A force d’entendre en une soirée les six cantates de l’Oratorio de Noël, réunies en une sorte de petite sœur des Passions, on en oublie que Bach les avait écrites pour qu’elles soient jouées sur plusieurs jours, entre Noël et le Nouvel An. A défaut de rééditer totalement les conditions de la création à Leipzig, en 1734, la Seine Musicale a choisi une voie médiane : au mois de décembre, les trois premières cantates avant, début janvier, les trois dernières.
Pour ce premier concert, l’Insula Orchestra et le Chœur Accentus jouent donc à domicile : sa connaissance intime des lieux et de son acoustique particulièrement intimiste permet à Laurence Equilbey de chercher constamment des nuances et des contrastes, qui attirent l’attention dès l’entame d’un « Jauchzet, frohlocket » moins pétaradant qu’attendu. Les arêtes et les angles semblent moins intéresser la cheffe que le lyrisme et le déploiement tout en souplesse des lignes mélodiques, un parti pris que l’on n’est guère amené à regretter tout au long de la soirée. Tout au contraire, l’introduction toute en légèreté de « Herrscher des Himmels », le dialogue parfaitement maîtrisé du hautbois et du basson dans « Bereite dich, Zion » ou encore la fraîcheur de la Sinfonia introduisant la cantate des bergers, séduisent et font vite oublier quelques scories du côté des trompettes. En témoignent des récitatifs parfaitement animés, où l’on ne se lasse pas de suivre la conversation entre les instruments et les voix.
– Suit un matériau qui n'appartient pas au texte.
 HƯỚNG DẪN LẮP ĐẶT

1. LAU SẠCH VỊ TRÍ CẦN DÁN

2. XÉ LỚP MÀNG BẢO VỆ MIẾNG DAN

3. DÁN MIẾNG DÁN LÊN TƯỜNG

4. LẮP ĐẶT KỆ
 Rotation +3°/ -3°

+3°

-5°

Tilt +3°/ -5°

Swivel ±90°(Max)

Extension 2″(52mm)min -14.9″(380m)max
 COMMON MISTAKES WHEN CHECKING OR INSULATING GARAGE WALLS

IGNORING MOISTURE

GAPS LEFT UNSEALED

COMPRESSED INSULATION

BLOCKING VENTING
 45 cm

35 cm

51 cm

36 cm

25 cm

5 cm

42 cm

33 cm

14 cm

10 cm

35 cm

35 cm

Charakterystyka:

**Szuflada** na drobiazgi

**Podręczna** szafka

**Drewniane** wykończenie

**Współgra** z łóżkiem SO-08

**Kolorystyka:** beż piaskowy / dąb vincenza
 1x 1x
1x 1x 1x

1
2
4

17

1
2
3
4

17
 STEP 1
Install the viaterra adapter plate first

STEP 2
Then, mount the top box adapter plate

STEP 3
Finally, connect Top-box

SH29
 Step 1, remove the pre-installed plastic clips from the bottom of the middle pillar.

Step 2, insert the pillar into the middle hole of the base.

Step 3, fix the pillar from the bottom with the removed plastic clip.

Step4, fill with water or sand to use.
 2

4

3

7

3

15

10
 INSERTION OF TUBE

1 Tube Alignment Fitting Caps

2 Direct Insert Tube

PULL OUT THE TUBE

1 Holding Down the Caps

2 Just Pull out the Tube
Ces voix, justement, méritent d’être saluées. Celles des solistes, bien sûr : encore préservée de la Covid, qui lui a interdit de participer à la représentation du lendemain, forçant ses collègues à se répartir en catastrophe ses interventions, Kristina Hammarström dispense, à chacune de ses interventions, un timbre ambré, dont la texture capiteuse n’entrave pas l’agilité – « Schliesse, mein Herz, dies selige Wunder » est, à cet égard, un grand moment. Si elle commence la soirée plus en retrait, et que son haut registre accuse quelques raideurs dans « Er ist auf Erden kommen arm », Nuria Rial gagne en assurance au fil de la soirée, tandis que Julian Pregardien s’appuie sur sa diction et la clarté de sa voix pour donner à chaque intervention de l’Evangéliste sa juste éloquence. Quant à Samuel Hasselhorn, ceux qui ont suivi ses débuts plus que prometteurs apprendront sans surprise qu’il chante un « Grosser Herr, o starker König » à la fois noble et vigoureux, osant la pleine voix sans jamais tomber dans des écarts de style. Du côté des choristes, nous sommes tout aussi bien lotis. A six par partie, les chanteurs d’Accentus sonnent avec une impressionnante plénitude – mais sans faire trop « grand effectif » non plus : chaque pupitre se détache idéalement pour souligner la fantastique inventivité d’une écriture si exigeante, qu’elle revête les apparences de la simplicité (« Ach mein herzliebes Jesulein ») ou qu’elle se montre plus franchement virtuose (« Ehre sei Gott in der Höhe »). Tous ont fait plus que rendre justice à la partition de Bach ; ils en ont restitué l’humanité, l’élan, la joie profonde – l’esprit de Noël en somme.